● WHAT IS NEEDED: State how many lines of the data below contain the string "rise", counting only matches with the same case. Give the number alone.

[SUPPLIED INFORMATION Boundary: Start]

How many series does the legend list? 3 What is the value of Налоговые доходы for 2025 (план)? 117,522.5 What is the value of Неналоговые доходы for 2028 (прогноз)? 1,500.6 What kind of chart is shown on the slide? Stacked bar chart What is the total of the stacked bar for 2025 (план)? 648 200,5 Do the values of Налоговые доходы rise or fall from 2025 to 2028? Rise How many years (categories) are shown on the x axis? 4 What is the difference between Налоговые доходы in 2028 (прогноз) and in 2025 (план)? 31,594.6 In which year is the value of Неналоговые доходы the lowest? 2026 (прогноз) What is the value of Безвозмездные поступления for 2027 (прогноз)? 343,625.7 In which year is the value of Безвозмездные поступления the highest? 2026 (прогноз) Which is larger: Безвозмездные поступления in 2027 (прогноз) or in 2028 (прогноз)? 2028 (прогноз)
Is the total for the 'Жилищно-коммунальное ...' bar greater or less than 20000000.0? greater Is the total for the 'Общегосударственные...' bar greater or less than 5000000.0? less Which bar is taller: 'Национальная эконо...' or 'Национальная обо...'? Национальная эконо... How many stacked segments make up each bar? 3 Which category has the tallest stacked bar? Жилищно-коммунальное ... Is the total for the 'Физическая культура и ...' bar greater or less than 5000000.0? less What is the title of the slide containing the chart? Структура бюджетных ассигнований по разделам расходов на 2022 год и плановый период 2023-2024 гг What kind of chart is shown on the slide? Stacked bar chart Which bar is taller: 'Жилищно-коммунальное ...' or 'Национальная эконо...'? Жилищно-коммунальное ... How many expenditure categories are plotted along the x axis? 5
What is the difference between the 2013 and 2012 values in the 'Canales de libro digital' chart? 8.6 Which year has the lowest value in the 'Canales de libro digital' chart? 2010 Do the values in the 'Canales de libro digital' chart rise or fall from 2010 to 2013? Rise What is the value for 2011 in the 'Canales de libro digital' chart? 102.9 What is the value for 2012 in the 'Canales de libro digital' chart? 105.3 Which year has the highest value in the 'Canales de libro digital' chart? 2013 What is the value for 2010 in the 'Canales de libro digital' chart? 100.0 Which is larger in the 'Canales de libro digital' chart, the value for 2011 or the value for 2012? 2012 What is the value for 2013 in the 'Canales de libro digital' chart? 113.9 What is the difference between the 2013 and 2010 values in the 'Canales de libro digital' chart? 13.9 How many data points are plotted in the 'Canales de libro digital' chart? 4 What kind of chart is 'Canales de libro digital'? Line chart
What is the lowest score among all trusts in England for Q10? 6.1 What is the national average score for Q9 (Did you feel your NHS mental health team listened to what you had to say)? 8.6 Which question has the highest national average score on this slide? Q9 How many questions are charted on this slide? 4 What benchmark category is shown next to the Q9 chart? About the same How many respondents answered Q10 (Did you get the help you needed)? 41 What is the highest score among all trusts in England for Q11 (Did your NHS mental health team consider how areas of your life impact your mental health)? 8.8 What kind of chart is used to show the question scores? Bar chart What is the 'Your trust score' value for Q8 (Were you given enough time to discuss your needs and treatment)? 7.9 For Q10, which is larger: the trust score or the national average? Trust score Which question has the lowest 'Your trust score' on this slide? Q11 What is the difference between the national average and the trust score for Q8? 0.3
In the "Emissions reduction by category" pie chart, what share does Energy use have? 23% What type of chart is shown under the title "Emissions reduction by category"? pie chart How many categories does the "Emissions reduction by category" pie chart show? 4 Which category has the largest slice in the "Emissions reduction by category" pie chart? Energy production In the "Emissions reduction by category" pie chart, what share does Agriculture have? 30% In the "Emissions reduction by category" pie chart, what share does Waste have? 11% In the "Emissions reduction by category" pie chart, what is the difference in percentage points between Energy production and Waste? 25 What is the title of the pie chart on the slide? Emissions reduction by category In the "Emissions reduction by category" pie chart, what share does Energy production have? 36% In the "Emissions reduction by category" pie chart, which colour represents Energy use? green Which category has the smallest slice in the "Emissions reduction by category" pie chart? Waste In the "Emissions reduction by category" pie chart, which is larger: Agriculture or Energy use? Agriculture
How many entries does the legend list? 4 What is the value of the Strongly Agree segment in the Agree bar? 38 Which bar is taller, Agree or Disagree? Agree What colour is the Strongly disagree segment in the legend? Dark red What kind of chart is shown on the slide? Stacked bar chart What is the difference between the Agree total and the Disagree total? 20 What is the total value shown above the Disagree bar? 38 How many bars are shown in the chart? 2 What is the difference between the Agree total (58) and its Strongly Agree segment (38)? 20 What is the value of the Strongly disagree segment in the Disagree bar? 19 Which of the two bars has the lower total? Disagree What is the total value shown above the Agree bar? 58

[SUPPLIED INFORMATION Boundary: End]

● OUTPUT OF THE TASK: 2